■ Directions for this task
Please swap every "green foliage" in the records below for "leafy canopy" and leave everything else unchanged.

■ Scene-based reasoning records
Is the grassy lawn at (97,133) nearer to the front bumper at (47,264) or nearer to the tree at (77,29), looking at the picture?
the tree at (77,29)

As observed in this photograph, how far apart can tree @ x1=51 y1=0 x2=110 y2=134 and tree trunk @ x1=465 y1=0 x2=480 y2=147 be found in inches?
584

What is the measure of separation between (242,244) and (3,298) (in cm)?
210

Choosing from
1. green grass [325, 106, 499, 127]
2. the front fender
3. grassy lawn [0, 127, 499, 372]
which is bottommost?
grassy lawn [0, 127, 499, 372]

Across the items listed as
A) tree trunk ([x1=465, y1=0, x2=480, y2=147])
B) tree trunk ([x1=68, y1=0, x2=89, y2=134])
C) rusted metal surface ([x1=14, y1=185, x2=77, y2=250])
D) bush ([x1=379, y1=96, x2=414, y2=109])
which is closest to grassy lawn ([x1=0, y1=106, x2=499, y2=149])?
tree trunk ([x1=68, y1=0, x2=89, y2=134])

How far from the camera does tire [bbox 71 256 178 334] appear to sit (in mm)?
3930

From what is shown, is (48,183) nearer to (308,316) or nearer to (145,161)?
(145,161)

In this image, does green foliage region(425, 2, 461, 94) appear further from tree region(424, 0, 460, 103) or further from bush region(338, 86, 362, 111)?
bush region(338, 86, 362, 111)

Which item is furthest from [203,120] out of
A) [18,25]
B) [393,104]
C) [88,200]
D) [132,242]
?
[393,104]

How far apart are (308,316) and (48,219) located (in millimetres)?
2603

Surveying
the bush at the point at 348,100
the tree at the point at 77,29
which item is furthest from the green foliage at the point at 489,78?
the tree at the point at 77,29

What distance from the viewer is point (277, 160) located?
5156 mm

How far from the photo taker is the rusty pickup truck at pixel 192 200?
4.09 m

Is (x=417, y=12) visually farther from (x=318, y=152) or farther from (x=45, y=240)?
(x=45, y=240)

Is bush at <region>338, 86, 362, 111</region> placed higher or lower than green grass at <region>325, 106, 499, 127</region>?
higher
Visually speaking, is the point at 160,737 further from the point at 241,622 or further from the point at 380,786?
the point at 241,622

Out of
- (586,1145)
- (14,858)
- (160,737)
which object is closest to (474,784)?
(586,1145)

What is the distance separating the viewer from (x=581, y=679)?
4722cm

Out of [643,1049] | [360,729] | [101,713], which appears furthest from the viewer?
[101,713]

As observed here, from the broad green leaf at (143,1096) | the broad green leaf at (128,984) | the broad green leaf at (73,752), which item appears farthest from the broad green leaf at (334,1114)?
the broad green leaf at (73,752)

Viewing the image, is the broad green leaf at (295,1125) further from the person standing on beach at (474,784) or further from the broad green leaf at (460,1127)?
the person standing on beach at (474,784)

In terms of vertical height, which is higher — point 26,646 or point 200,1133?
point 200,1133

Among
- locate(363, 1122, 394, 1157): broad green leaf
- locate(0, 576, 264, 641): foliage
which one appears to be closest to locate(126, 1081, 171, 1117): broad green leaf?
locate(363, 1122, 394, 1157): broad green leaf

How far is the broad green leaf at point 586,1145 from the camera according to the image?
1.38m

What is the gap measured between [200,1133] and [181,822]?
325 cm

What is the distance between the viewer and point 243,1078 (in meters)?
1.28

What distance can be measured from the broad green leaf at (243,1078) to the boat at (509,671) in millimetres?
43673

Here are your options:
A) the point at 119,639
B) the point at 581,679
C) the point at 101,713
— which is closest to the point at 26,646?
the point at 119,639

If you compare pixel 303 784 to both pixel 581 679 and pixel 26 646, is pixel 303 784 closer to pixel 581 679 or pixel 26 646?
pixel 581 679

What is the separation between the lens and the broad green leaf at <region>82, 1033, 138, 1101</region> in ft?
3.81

■ Written answer
Is the grassy lawn at (97,133) nearer to the front bumper at (47,264) or nearer to the tree at (77,29), looking at the picture?
the tree at (77,29)

As observed in this photograph, how far apart can tree @ x1=51 y1=0 x2=110 y2=134 and tree trunk @ x1=465 y1=0 x2=480 y2=147 be found in inches?
584

What is the measure of separation between (242,244) and (3,298) (in cm)?
210

Choosing from
1. green grass [325, 106, 499, 127]
2. the front fender
3. grassy lawn [0, 127, 499, 372]
which is bottommost?
grassy lawn [0, 127, 499, 372]

Across the items listed as
A) tree trunk ([x1=465, y1=0, x2=480, y2=147])
B) tree trunk ([x1=68, y1=0, x2=89, y2=134])
C) rusted metal surface ([x1=14, y1=185, x2=77, y2=250])
D) bush ([x1=379, y1=96, x2=414, y2=109])
which is closest to grassy lawn ([x1=0, y1=106, x2=499, y2=149])?
tree trunk ([x1=68, y1=0, x2=89, y2=134])

How far from the camera does tire [bbox 71 256 178 334] appear to sit (in mm)?
3930

From what is shown, is (48,183) nearer to (308,316) or nearer to (145,161)?
(145,161)

In this image, does leafy canopy region(425, 2, 461, 94) appear further from tree region(424, 0, 460, 103) or further from bush region(338, 86, 362, 111)?
bush region(338, 86, 362, 111)

Which item is furthest from [203,120] out of
A) [18,25]
B) [393,104]
C) [88,200]
D) [132,242]
?
[393,104]

How far apart are (308,316) and (48,219) located (in millimetres)?
2603

Surveying
the bush at the point at 348,100
the tree at the point at 77,29
which item is furthest from the leafy canopy at the point at 489,78?
the tree at the point at 77,29

What distance from the viewer is point (277, 160) located?
5156 mm

How far from the photo taker is the rusty pickup truck at pixel 192 200?
4.09 m

Is (x=417, y=12) visually farther from (x=318, y=152) or farther from (x=45, y=240)?
(x=45, y=240)

Is bush at <region>338, 86, 362, 111</region> placed higher or lower than green grass at <region>325, 106, 499, 127</region>?
higher
Visually speaking, is the point at 160,737 further from the point at 241,622 or further from the point at 380,786?
the point at 241,622

Out of
- (586,1145)
- (14,858)
- (160,737)
which object is closest to (474,784)?
(586,1145)

What is the distance separating the viewer from (x=581, y=679)?
4722cm

Out of [643,1049] | [360,729] | [101,713], which appears furthest from the viewer?
[101,713]

As observed here, from the broad green leaf at (143,1096) | the broad green leaf at (128,984) | the broad green leaf at (73,752), which item appears farthest from the broad green leaf at (334,1114)?
the broad green leaf at (73,752)

Viewing the image, is the broad green leaf at (295,1125) further from the person standing on beach at (474,784) or further from the broad green leaf at (460,1127)?
the person standing on beach at (474,784)

In terms of vertical height, which is higher — point 26,646 or point 200,1133?
point 200,1133

Among
- locate(363, 1122, 394, 1157): broad green leaf
- locate(0, 576, 264, 641): foliage
which one appears to be closest to locate(126, 1081, 171, 1117): broad green leaf?
locate(363, 1122, 394, 1157): broad green leaf

How far is the broad green leaf at point 586,1145 from the camera according to the image?
1.38m

What is the gap measured between [200,1133] and [181,822]?
325 cm

What is the distance between the viewer and point 243,1078 (in meters)?
1.28

What distance can be measured from the broad green leaf at (243,1078) to the boat at (509,671) in millimetres?
43673

Here are your options:
A) the point at 119,639
B) the point at 581,679
C) the point at 101,713
— which is closest to the point at 26,646?
the point at 119,639

If you compare pixel 303 784 to both pixel 581 679 and pixel 26 646, is pixel 303 784 closer to pixel 581 679 or pixel 26 646?
pixel 581 679

What is the separation between the lens and the broad green leaf at <region>82, 1033, 138, 1101</region> in ft?
3.81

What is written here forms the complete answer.